Rolling out the new season in style, Anima Gallery, The Pearl, has announced Collective Exhibition 2016, an exhibition of nine contemporary artists from Lebanon, Japan, Germany, Taiwan, Spain, and Iran, which opens today (Thursday) and is on through October 30.
Featuring top artistes such as Peter Zimmermann, Ali Hassan, Masakatsu Sashie, Said Baalbaki, Tsi Wei Chen, Aurora Canero, Starsky Brines, Kambiz Sharif, and Timo Nasseri, the exhibition is sure to draw a big crowd in the coming days. Anima Gallery gives us a lowdown on the artists whose works will adorn its bright white walls, starting today.
Noted German contemporary abstract artist Zimmermann has been most feted for his blob paintings and book cover paintings. Zimmermann’s way of working – his medium essentially involves airbrushing combined with digital arts – is rather peculiar. Often drawing his source material from texts or book covers, he scans them into his computer, tweaks them using Photoshop and other such digital manipulation toolboxes, and eventually gets the resultant image onto a canvas, which bears nearly no resemblance to the source image.
Following application of “numerous strata of pigmented and dyed acrylic resin to the support,” he transforms the contents into “palpable and mellifluous bodies” of light and colour. In an interview earlier this year, Zimmermann had told Community, “In the beginning, I was very careful about trying to find a balance between hardly recognising the source image and retaining its traces as hints. As time went by, I thought that I could more or less do away with the origin, the source image. So what I have tried to focus on is to have an interesting abstraction which works as a painting itself.”
Born in 1974 in city of Kanazawa in Ishikawa Prefecture, Masakatsu Sashie’s signature orb paintings of the “fictional world, filled with futuristic warnings about human’s tendencies for environmental dominance and over-consumption,” are as much a source for wide-eyed wonder as they are a trigger for a flood of questions, curiosities and concerns.
Sashie’s gently-floating massive orbs are created out of scraps of old constructions from the Showa-period – a period of enlightened peace and harmony, period of radiant Japan during the time of reign of the Sh?wa Emperor, Hirohito, from 1926 to 1989 – and pieces of mass production and mass consumption culture, explains a note on the exhibition.

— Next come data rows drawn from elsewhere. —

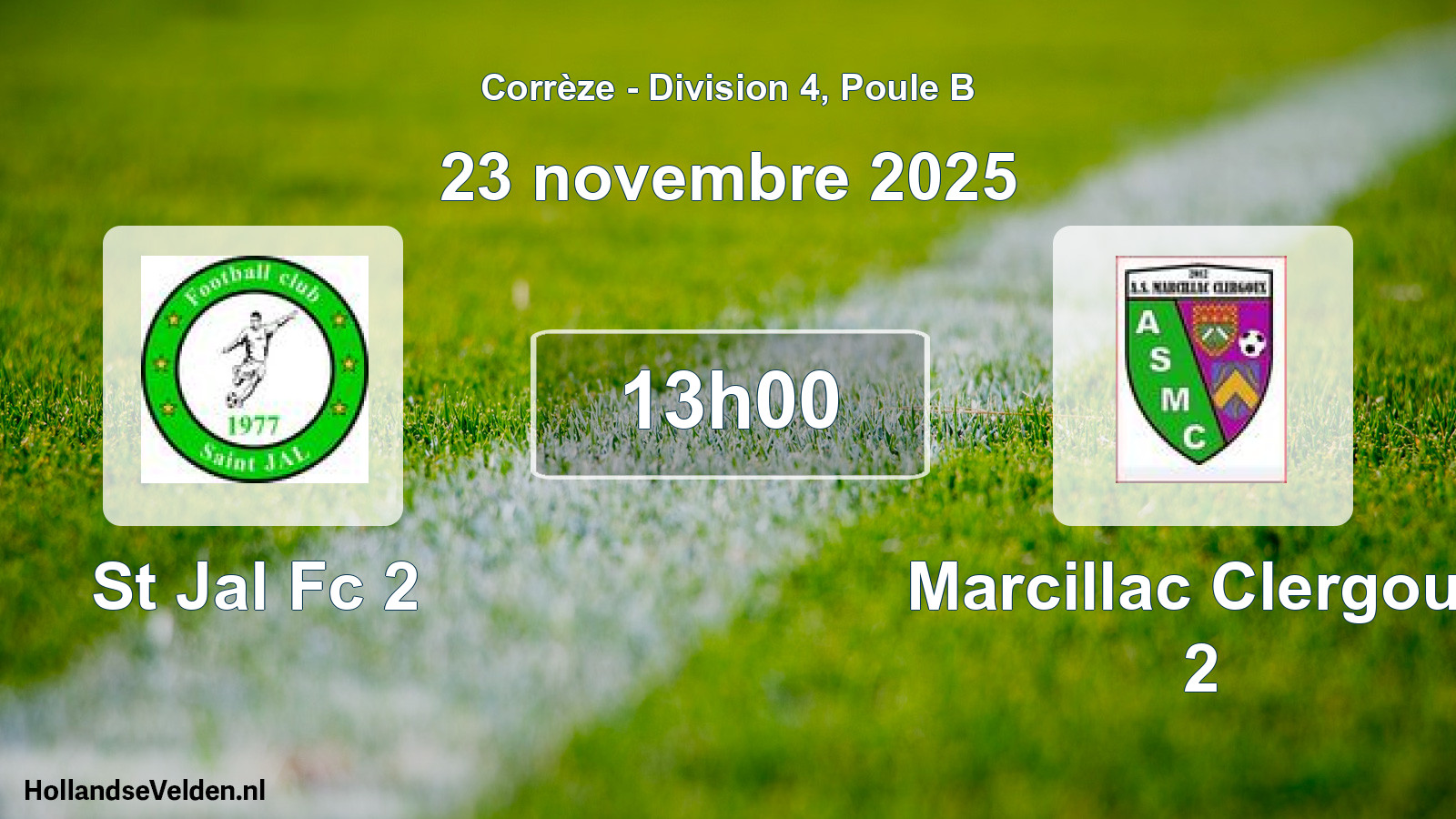 Scheduled Match: St Jal Fc 2 - Marcillac Clergoux 2 (23 November 2025)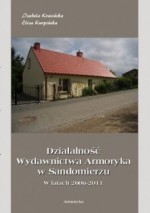 Działalność Wydawnictwa Armoryka w Sandomierzu - Piotr Sławiński, Izabela Krasińska, Eliza Kurpińska, Ewa Danowska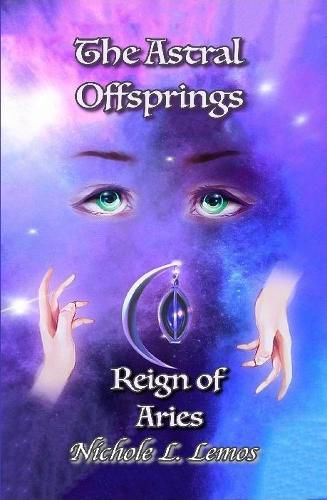 Cover image for The Astral Offsprings Reign of Aries: Revised Edition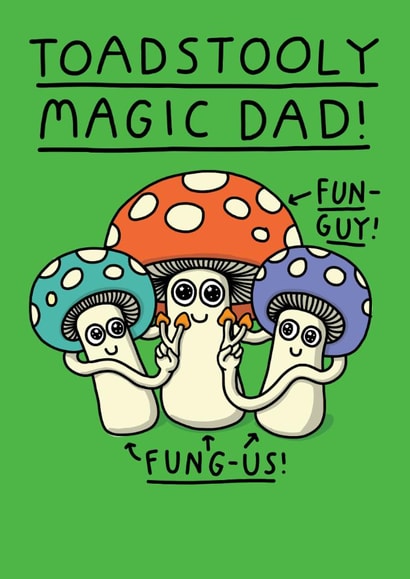 Funny Mushroom Father's Day Card - Toadstooly Magic Dad! created by mungo and shoddy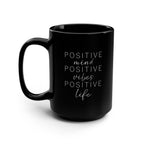 Positive Life Coffee Mug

Things like vending machines, pachinko parlours or fast food signs and video game components are woven into Masakatsu’s imagery in his orb painting.
Lebanese artist Said Baalbaki explores themes of historical accuracy, institutional power and social memory feature in his artwork. Painter and interdisciplinary artist Baalbaki is based in Berlin. Initially known for painted works that drew on his experiences as a child during the Lebanese Civil War and Israeli occupation, Baalbaki’s paintings, often devoid of people, portray piles of items such as suitcases, shoes, clothing and other belongings, symbolising lost, unrecorded and forgotten stories of history.
A conceptual shift in Baalbaki’s work occurred in 2006 when he began to examine the role of museums and institutions in guiding dominant perceptions of history. His ongoing project ‘Al Buraq’ is a fictional museum display charting the discovery of remains of the winged horse with a human head that is part of the Islamic tradition.
Aurora Canero has been working in bronze for more than 30 years. Born and educated in Spain, she creates poetic and whimsical meditations on the human spirit. Her figures transcend the physical properties of solidified metal and take on a life and emotional character to themselves. They are constantly confronting a moment of truth, whether about themselves or the world surrounding them, and emanate a mysterious trepidation between what just happened, a past barely hinted at, and what is going to happen next.
Timo Nasseri began his artistic career as a photographer. Born in Berlin in 1972 to a German mother and an Iranian father, Nasseri, in 2004, made the transition to creating sculpture. Combining Islamic and western cultural heritages, his work is inspired as much by specific memories and religious references as by universal archetypes described by mathematics and language, and the inner truths of form and rhythm.
Born in 1978 in Tabriz, Iran, Kambiz Sharif, during his teenage years, developed an interest in art, taking pictures and drawing sketches and using different materials, clay, wood, etc. to make models. From 1992 to 1996, he attended the Mirak Arts School in Tabriz, earning his Art Diploma. After graduation, Sharif moved to Tehran where he opened a studio and began working in sculpture full-time, using form to express his thoughts and feelings. Sharif opened his own sculptural school in 2001 with classes in clay, wood, stone, and in bronze casting. Sharif migrated to Vancouver, Canada, just over two years ago, and has started a new life, opening a studio in Vancouver where he continues his sculptural practice.
Taiwan’s Tsi Wei Chen, in the process of making artistic creation, always tries to get rid of the habitual rational judgement, and with a different angle, uses his heart to experience the inspiration given by the people, events, and objects of surrounding reality. When an artistic creation takes shape gradually with the rise and fall of thought in one’s mind, one can discover the beauty constantly during the process, believes Chen.